▶ [CHALLENGE] Please copy the source records below word for word, leaving the pictures out of your copy.

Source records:
════════════════════
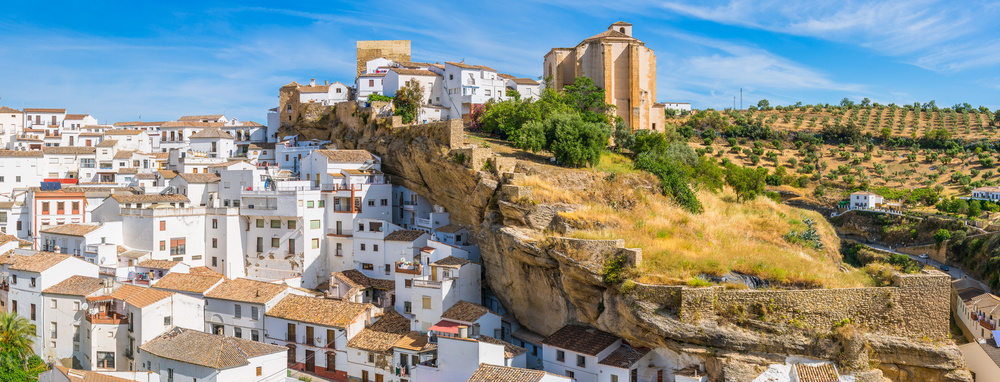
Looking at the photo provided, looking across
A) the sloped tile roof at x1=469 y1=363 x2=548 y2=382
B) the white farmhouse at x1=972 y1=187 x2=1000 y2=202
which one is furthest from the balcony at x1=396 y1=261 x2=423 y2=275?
the white farmhouse at x1=972 y1=187 x2=1000 y2=202

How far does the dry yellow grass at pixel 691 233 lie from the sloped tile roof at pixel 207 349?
1193cm

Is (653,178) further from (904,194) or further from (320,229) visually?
(904,194)

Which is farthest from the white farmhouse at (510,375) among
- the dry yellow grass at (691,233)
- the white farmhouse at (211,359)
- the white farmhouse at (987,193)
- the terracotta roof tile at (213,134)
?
the white farmhouse at (987,193)

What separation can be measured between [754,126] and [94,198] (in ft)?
228

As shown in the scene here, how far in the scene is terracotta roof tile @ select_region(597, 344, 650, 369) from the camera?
2128cm

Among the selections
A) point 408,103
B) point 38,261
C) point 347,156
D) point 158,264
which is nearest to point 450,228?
point 347,156

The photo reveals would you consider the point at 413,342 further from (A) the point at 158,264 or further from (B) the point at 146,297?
(A) the point at 158,264

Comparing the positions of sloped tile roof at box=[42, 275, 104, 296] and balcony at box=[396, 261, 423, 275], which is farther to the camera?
sloped tile roof at box=[42, 275, 104, 296]

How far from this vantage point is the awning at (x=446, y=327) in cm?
2442

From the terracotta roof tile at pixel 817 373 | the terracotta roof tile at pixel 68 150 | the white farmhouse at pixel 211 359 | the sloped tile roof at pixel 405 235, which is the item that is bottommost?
the white farmhouse at pixel 211 359

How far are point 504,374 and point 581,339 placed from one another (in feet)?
10.1

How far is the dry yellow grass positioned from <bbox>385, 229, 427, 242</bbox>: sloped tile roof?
6.75m

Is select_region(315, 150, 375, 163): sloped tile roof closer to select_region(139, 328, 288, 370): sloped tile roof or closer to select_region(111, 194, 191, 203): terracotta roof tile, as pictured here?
select_region(111, 194, 191, 203): terracotta roof tile

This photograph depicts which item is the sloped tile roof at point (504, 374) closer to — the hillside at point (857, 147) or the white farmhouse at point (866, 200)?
the hillside at point (857, 147)
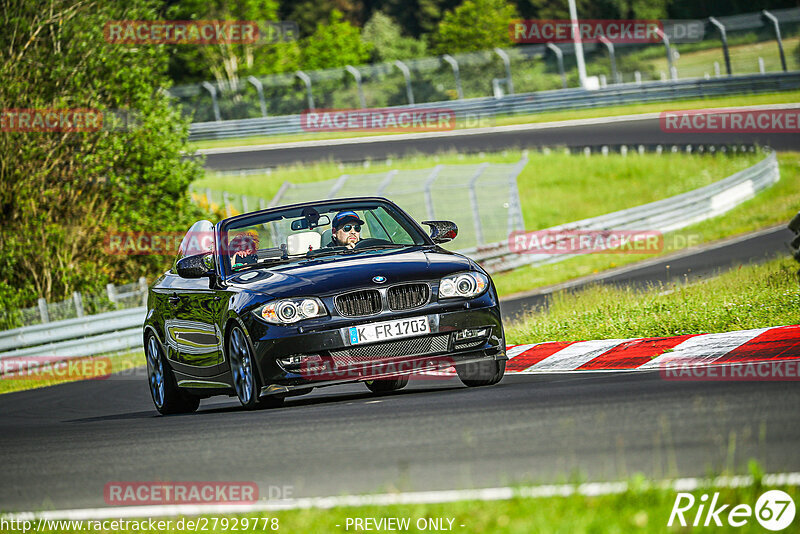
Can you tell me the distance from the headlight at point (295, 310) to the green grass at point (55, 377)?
10.00 metres

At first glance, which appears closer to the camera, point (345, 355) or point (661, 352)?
point (345, 355)

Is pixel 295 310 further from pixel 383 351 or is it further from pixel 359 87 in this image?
pixel 359 87

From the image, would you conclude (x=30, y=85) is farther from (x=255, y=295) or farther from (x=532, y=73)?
(x=532, y=73)

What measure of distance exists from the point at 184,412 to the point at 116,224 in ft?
60.8

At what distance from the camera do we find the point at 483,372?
9.11 meters

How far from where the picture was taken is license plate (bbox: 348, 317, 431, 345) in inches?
329

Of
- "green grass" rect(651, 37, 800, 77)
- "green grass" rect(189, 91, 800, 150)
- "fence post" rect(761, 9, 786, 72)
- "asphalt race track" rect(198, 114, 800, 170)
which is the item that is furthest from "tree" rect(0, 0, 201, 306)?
"green grass" rect(651, 37, 800, 77)

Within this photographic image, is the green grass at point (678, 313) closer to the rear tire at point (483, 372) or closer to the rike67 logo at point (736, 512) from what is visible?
the rear tire at point (483, 372)

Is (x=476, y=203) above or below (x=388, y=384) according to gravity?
below

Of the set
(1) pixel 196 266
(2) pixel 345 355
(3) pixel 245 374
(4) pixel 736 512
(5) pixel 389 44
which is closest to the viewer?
(4) pixel 736 512

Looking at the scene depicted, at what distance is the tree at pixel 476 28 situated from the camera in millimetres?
77000

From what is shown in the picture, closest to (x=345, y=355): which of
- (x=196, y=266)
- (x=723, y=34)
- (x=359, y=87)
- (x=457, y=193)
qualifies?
(x=196, y=266)

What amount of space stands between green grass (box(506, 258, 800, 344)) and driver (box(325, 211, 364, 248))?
2.77m

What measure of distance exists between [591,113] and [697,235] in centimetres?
2054
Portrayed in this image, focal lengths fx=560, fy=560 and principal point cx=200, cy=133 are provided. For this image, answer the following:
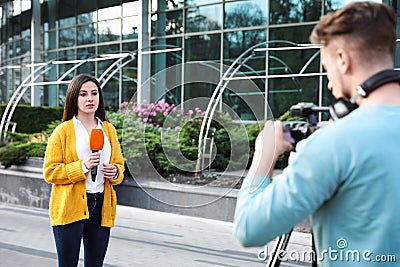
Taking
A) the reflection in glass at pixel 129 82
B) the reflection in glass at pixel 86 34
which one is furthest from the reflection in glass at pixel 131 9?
the reflection in glass at pixel 86 34

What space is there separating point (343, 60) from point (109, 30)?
20601 mm

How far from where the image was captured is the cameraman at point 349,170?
141cm

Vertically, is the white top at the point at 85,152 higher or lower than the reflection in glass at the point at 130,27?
lower

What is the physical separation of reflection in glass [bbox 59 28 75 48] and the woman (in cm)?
1965

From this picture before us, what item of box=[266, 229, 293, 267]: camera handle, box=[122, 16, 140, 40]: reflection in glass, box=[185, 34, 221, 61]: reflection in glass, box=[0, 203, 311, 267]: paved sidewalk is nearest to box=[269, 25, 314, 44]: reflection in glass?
box=[185, 34, 221, 61]: reflection in glass

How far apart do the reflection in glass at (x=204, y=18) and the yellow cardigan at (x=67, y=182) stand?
14.7 m

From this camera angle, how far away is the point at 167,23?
1955 cm

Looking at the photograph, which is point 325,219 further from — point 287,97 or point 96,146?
point 287,97

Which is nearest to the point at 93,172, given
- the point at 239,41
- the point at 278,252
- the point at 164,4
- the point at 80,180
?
the point at 80,180

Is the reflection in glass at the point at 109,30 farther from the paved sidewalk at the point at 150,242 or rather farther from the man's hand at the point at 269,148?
the man's hand at the point at 269,148

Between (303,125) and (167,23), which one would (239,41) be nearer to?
(167,23)

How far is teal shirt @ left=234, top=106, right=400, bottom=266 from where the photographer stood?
1.40 metres

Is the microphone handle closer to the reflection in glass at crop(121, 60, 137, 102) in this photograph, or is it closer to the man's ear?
the man's ear

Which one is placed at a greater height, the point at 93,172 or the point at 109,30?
the point at 109,30
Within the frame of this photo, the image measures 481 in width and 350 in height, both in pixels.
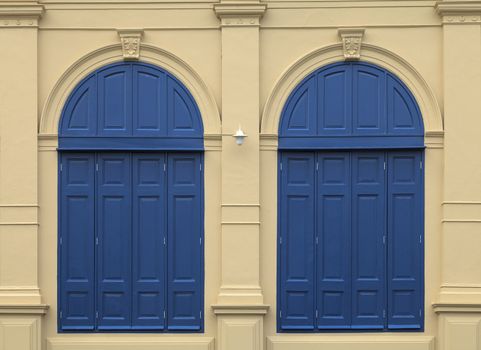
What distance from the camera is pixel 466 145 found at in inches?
482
════════════════════
▶ [THE RESULT]
Looking at the photo provided, looking across
A) the sloped tile roof at x1=469 y1=363 x2=548 y2=382
B) the white farmhouse at x1=972 y1=187 x2=1000 y2=202
which one is furthest from the balcony at x1=396 y1=261 x2=423 y2=275?
the white farmhouse at x1=972 y1=187 x2=1000 y2=202

How far does the dry yellow grass at pixel 691 233 lie from the sloped tile roof at pixel 207 349?
1193cm

Is (653,178) further from (904,194) or further from (320,229) visually?
(904,194)

Which is farthest from the white farmhouse at (510,375) among
- the dry yellow grass at (691,233)
- the white farmhouse at (211,359)
- the white farmhouse at (987,193)
- the terracotta roof tile at (213,134)
?
the white farmhouse at (987,193)

What separation can be measured between [754,126] and [94,198] (in ft)?
228

As shown in the scene here, how far in the scene is terracotta roof tile @ select_region(597, 344, 650, 369) from the camera?
2128cm

Among the selections
A) point 408,103
B) point 38,261
C) point 347,156
D) point 158,264
which is nearest to point 450,228?
point 347,156

The photo reveals would you consider the point at 413,342 further from (A) the point at 158,264 or further from (B) the point at 146,297?
(A) the point at 158,264

Comparing the positions of sloped tile roof at box=[42, 275, 104, 296] and balcony at box=[396, 261, 423, 275], which is farther to the camera?
sloped tile roof at box=[42, 275, 104, 296]

How far from this vantage point is the awning at (x=446, y=327) in cm?
2442

From the terracotta roof tile at pixel 817 373 | the terracotta roof tile at pixel 68 150 | the white farmhouse at pixel 211 359 | the sloped tile roof at pixel 405 235, which is the item that is bottommost?
the white farmhouse at pixel 211 359

How far are point 504,374 and point 581,339 placed from one another (in feet)?
10.1

How far is the dry yellow grass positioned from <bbox>385, 229, 427, 242</bbox>: sloped tile roof?
6.75m

Is select_region(315, 150, 375, 163): sloped tile roof closer to select_region(139, 328, 288, 370): sloped tile roof or closer to select_region(111, 194, 191, 203): terracotta roof tile, as pictured here?
select_region(111, 194, 191, 203): terracotta roof tile

This photograph depicts which item is the sloped tile roof at point (504, 374) closer to — the hillside at point (857, 147) or the white farmhouse at point (866, 200)?
the hillside at point (857, 147)
Can you tell me the distance from the headlight at point (295, 310) to the green grass at point (55, 377)?
10.00 metres

At first glance, which appears closer to the camera, point (345, 355) or point (661, 352)?
point (345, 355)

Is pixel 295 310 further from pixel 383 351 or is it further from pixel 359 87 in this image?
pixel 359 87

From the image, would you conclude (x=30, y=85) is farther from (x=255, y=295) or farther from (x=532, y=73)?
(x=532, y=73)

What measure of distance exists from the point at 184,412 to the point at 116,224 in ft?
60.8

At what distance from the camera do we find the point at 483,372?
9.11 meters

How far from where the picture was taken is license plate (bbox: 348, 317, 431, 345) in inches?
329

Of
- "green grass" rect(651, 37, 800, 77)
- "green grass" rect(189, 91, 800, 150)
- "fence post" rect(761, 9, 786, 72)
- "asphalt race track" rect(198, 114, 800, 170)
which is the item that is furthest from "tree" rect(0, 0, 201, 306)?
"green grass" rect(651, 37, 800, 77)

Within this photographic image, is the green grass at point (678, 313) closer to the rear tire at point (483, 372) or closer to the rike67 logo at point (736, 512) from what is visible?
the rear tire at point (483, 372)

Is (x=476, y=203) above or below (x=388, y=384) according to gravity?
below

Of the set
(1) pixel 196 266
(2) pixel 345 355
(3) pixel 245 374
(4) pixel 736 512
(5) pixel 389 44
which is closest to the viewer?
(4) pixel 736 512

Looking at the scene depicted, at what distance is the tree at pixel 476 28 situated from the camera in millimetres?
77000

From what is shown in the picture, closest to (x=345, y=355): which of
- (x=196, y=266)
- (x=723, y=34)
- (x=359, y=87)
- (x=457, y=193)
qualifies?
(x=196, y=266)

What amount of space stands between green grass (box(506, 258, 800, 344)) and driver (box(325, 211, 364, 248))?
2.77m

What measure of distance exists between [591,113] and [697,235] in centimetres?
2054
Portrayed in this image, focal lengths fx=560, fy=560 and principal point cx=200, cy=133 are provided. For this image, answer the following:
Taking
A) the reflection in glass at pixel 129 82
B) the reflection in glass at pixel 86 34
which one is furthest from the reflection in glass at pixel 131 9?
the reflection in glass at pixel 86 34

What space is there separating point (343, 60) from point (109, 30)?
20601 mm

How far from where the image was captured is the cameraman at point 349,170?
141cm

Vertically, is the white top at the point at 85,152 higher or lower than the reflection in glass at the point at 130,27?
lower

What is the physical separation of reflection in glass [bbox 59 28 75 48] and the woman (in cm)?
1965

From this picture before us, what item of box=[266, 229, 293, 267]: camera handle, box=[122, 16, 140, 40]: reflection in glass, box=[185, 34, 221, 61]: reflection in glass, box=[0, 203, 311, 267]: paved sidewalk is nearest to box=[269, 25, 314, 44]: reflection in glass?
box=[185, 34, 221, 61]: reflection in glass

How far apart do the reflection in glass at (x=204, y=18) and the yellow cardigan at (x=67, y=182) stand?
14.7 m

From this camera angle, how far away is the point at 167,23?
1955 cm

Looking at the photograph, which is point 325,219 further from — point 287,97 or point 96,146?
point 287,97

Which is nearest to the point at 93,172, given
- the point at 239,41
- the point at 278,252
- the point at 164,4
- the point at 80,180
?
the point at 80,180

Is the reflection in glass at the point at 109,30 farther from the paved sidewalk at the point at 150,242 or rather farther from the man's hand at the point at 269,148?
the man's hand at the point at 269,148

Between (303,125) and (167,23), which one would (239,41) be nearer to?
(167,23)

How far is teal shirt @ left=234, top=106, right=400, bottom=266 from where the photographer stood?
1.40 metres

Is the microphone handle closer to the reflection in glass at crop(121, 60, 137, 102) in this photograph, or is it closer to the man's ear?
the man's ear

Which one is placed at a greater height, the point at 93,172 or the point at 109,30?
the point at 109,30
Within the frame of this photo, the image measures 481 in width and 350 in height, both in pixels.
What distance from the camera is pixel 466 145 found at in inches?
482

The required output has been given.